**Exercise data:**
========
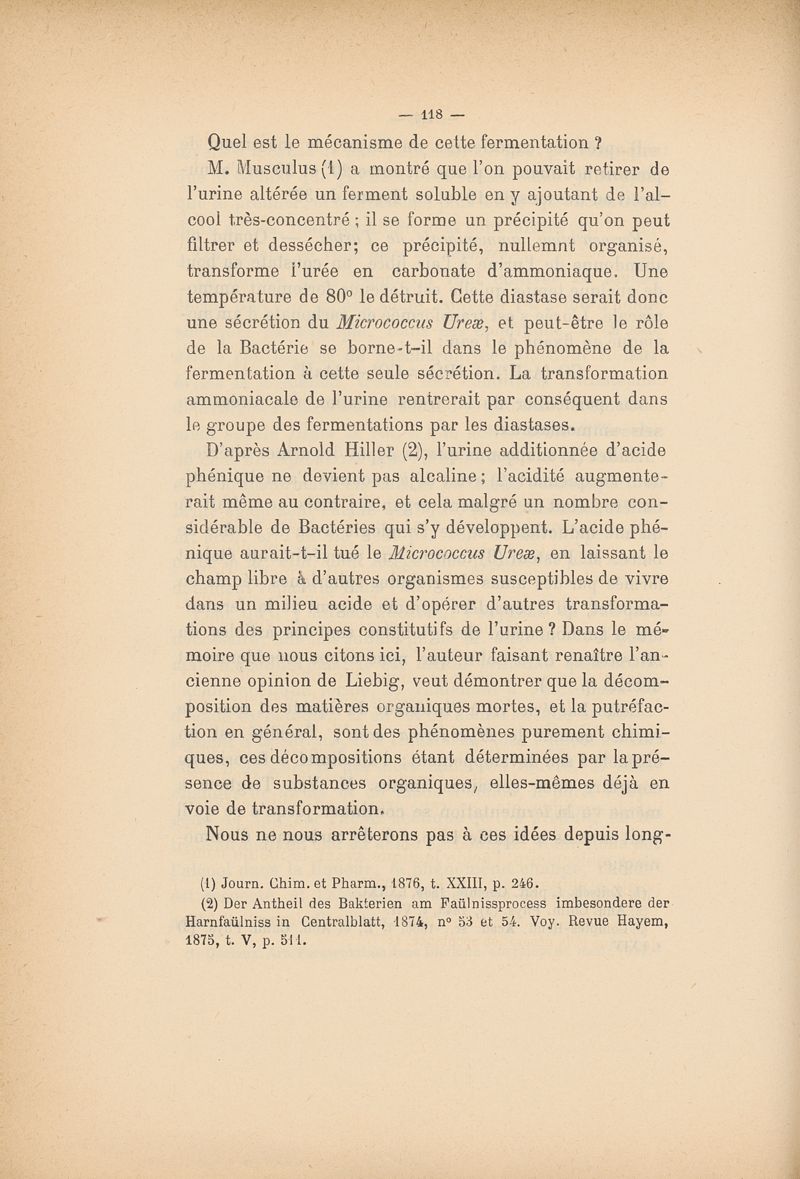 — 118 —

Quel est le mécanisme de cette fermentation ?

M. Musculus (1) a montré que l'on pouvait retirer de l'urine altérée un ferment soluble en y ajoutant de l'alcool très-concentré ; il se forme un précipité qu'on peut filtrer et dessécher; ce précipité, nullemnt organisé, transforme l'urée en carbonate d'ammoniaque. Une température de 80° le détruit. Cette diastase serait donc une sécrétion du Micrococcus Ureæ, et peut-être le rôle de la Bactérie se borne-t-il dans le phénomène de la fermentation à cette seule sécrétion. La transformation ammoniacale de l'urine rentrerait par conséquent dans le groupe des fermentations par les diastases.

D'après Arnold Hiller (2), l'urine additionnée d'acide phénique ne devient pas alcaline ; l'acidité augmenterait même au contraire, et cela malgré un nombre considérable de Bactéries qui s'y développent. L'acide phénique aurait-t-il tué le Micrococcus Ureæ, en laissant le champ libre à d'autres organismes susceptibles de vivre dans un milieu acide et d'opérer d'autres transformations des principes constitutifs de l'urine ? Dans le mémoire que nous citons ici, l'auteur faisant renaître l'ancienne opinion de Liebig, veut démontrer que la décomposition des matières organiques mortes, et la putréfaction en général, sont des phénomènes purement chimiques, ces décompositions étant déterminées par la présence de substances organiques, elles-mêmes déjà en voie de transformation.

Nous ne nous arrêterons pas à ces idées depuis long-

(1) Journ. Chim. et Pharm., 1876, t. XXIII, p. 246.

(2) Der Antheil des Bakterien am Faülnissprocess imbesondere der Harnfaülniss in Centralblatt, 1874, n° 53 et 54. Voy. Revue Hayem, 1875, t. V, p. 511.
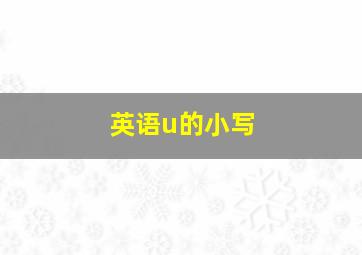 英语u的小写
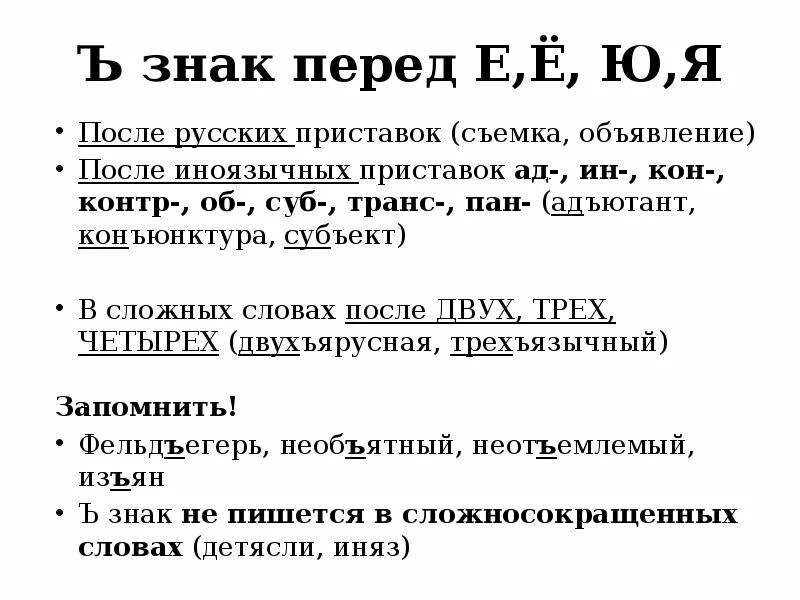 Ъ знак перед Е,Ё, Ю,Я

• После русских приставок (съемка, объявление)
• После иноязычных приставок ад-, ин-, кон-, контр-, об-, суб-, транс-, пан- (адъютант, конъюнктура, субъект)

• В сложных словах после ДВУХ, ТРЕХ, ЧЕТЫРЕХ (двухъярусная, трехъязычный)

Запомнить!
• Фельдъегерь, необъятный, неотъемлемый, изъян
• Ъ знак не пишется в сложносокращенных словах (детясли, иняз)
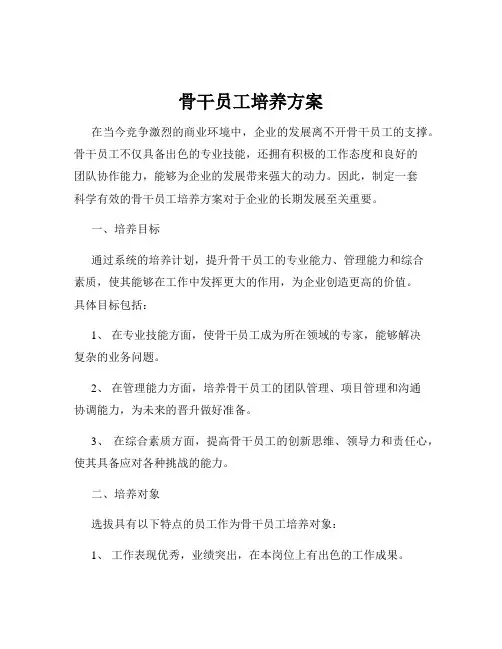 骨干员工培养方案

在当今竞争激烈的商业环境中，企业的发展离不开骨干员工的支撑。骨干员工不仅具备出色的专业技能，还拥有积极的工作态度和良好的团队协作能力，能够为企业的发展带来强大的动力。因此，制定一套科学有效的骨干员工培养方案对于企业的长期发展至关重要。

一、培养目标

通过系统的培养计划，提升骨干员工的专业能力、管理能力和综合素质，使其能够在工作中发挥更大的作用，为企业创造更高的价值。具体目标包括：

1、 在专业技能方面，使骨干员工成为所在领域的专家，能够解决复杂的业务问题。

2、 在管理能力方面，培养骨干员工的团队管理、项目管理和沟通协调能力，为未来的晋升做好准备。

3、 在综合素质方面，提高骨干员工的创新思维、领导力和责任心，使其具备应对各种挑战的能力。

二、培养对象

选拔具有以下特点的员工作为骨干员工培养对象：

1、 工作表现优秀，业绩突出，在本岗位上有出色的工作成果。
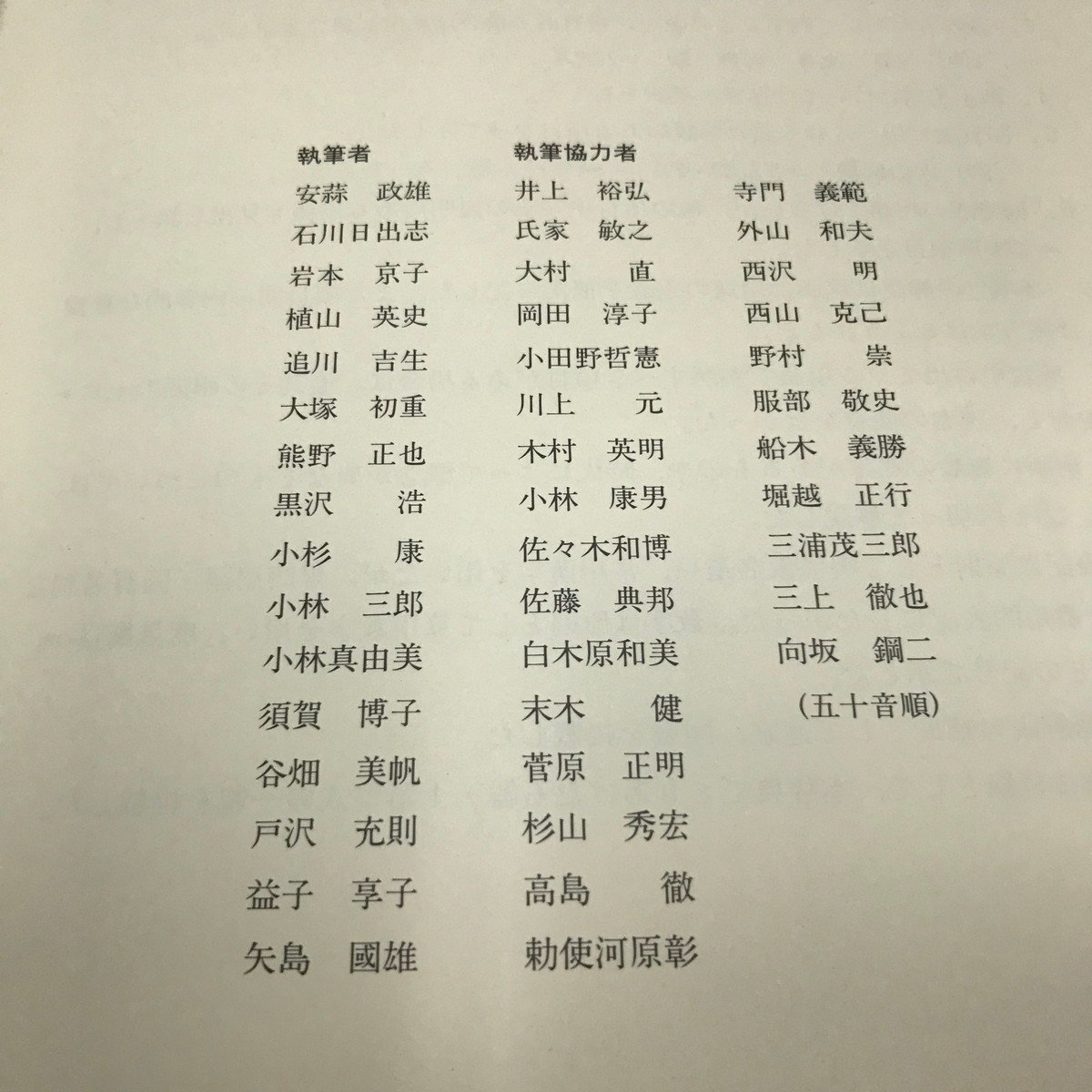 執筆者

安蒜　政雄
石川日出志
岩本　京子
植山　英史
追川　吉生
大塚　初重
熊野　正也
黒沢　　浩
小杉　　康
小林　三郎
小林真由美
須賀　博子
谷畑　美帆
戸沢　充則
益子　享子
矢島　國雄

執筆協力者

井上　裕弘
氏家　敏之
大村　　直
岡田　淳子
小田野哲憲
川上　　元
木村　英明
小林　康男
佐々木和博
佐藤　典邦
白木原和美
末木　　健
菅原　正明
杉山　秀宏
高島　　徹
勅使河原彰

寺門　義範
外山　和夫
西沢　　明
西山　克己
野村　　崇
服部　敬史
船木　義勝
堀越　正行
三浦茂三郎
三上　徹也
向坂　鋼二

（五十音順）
========
**Aim of the task:** The result should be every line that contains "приставок", copied from the entries.

**Exercise output:**
• После русских приставок (съемка, объявление)
• После иноязычных приставок ад-, ин-, кон-, контр-, об-, суб-, транс-, пан- (адъютант, конъюнктура, субъект)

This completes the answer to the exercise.